◆ **Records to process**
----------------------------------------
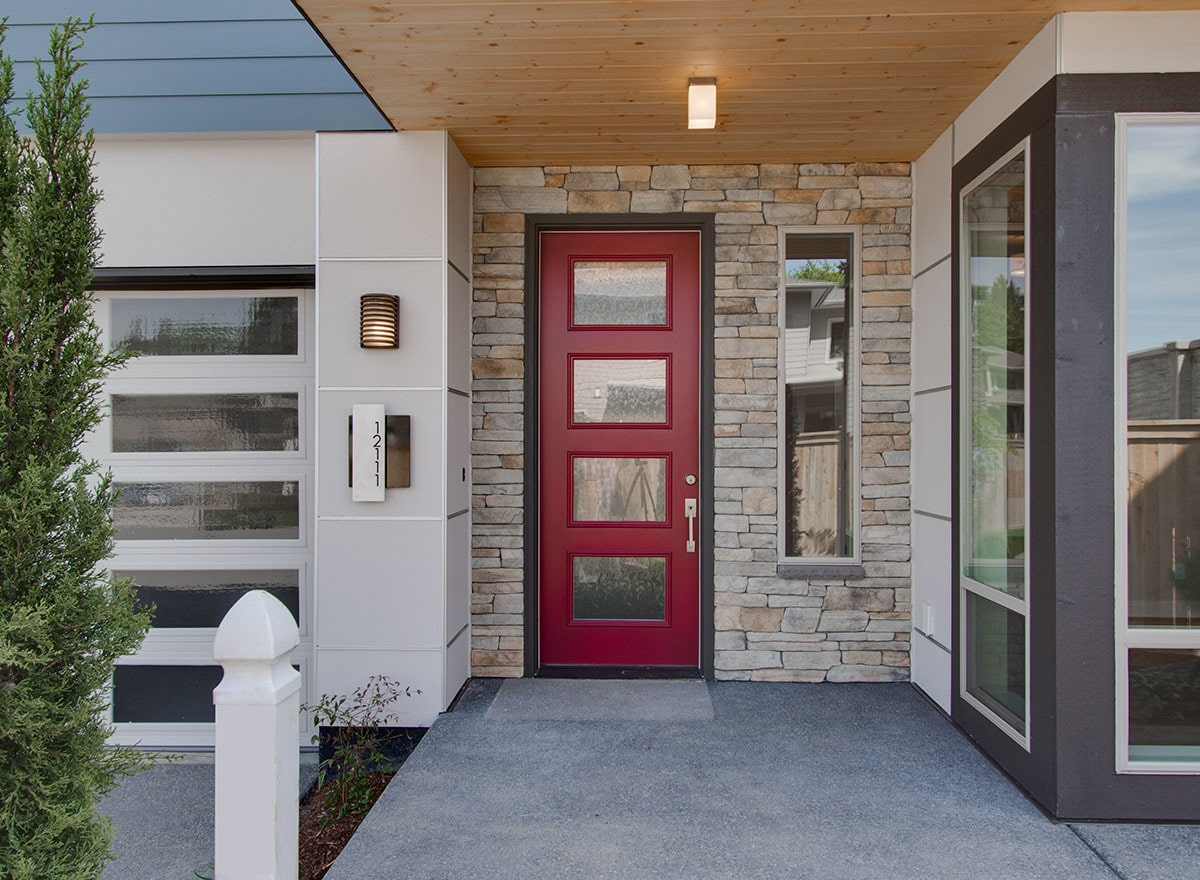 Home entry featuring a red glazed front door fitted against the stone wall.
----------------------------------------
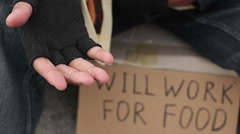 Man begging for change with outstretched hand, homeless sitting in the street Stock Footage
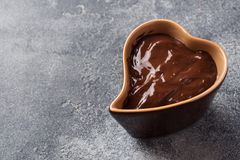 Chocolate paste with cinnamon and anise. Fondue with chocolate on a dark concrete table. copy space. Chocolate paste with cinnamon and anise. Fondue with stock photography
----------------------------------------
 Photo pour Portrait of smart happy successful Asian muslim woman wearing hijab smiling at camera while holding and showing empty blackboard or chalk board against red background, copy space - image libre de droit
----------------------------------------
◆ **Work instructions**
Reproduce, word for word, everything in the listing above from the line containing "Man begging for" down to the line containing "Chocolate paste with cinnamon and anise. Fondue with chocolate", both of them included. No pictures.

◆ **Reply to the exercise**
 Man begging for change with outstretched hand, homeless sitting in the street Stock Footage
 Chocolate paste with cinnamon and anise. Fondue with chocolate on a dark concrete table. copy space. Chocolate paste with cinnamon and anise. Fondue with stock photography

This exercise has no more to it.